Health care access experiences
We asked participants seven items concerning their health care coverage and provider experiences. Participants answered questions regarding their health care coverage, if they had been without coverage at any time in the past two years, whether they had a regular medical provider, if in the past six months they had talked with a medical provider about having sex with men, if they were comfortable talking about sexual health with a provider, when their last physical was, and where they usually went for health care treatment.

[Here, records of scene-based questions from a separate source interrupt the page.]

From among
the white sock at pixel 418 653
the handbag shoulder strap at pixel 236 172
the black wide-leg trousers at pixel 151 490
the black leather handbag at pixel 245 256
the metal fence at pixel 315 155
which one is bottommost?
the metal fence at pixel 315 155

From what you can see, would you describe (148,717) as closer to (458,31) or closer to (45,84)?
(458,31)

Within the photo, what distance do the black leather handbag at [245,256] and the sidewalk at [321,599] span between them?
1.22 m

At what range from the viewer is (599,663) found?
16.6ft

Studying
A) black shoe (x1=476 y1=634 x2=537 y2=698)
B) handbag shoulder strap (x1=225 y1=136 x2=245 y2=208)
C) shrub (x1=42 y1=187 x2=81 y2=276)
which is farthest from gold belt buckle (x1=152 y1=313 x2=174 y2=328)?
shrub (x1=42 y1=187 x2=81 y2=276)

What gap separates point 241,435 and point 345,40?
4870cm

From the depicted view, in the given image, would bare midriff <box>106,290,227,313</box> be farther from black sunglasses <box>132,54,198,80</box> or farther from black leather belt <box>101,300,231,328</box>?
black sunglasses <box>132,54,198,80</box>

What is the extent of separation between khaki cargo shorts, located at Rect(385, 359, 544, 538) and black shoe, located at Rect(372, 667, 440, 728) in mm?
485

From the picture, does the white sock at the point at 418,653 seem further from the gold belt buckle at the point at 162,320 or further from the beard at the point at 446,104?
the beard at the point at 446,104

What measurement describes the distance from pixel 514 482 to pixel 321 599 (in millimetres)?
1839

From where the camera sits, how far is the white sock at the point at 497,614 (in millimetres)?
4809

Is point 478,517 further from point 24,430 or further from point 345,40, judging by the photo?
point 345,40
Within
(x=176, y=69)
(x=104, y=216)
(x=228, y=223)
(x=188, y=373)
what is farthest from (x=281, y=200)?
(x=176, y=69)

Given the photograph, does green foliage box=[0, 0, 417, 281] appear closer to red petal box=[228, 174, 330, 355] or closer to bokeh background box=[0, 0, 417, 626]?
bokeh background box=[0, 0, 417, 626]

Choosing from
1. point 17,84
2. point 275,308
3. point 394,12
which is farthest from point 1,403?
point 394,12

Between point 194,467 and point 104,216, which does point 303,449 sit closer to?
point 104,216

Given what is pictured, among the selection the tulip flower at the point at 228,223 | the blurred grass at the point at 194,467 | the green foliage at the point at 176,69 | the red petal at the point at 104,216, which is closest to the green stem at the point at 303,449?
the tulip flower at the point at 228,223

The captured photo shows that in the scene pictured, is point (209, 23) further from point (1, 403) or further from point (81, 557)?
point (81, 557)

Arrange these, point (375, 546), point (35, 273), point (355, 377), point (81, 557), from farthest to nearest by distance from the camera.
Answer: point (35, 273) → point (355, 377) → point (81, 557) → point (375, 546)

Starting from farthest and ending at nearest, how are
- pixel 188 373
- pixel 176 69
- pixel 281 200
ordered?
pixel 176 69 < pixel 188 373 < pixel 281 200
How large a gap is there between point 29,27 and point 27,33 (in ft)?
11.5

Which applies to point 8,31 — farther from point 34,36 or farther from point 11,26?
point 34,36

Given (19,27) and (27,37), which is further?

Race-based medical mistrust
Six items were adapted from the Group-Based Medical Mistrust scale23,24. Items included, in part, “People of my race cannot trust doctors and health care workers” and “People of my race should be suspicious of information from doctors and health care workers”. These items were treated as a scale (Chronbach’s α =.85). Responses were on a four point scale and ranged from “strongly disagree” to “strongly agree”. We present the number of participants who agreed with these numbers in order to facilitate interpretation, however, this variable was treated as a continuous variable in our generalized linear models.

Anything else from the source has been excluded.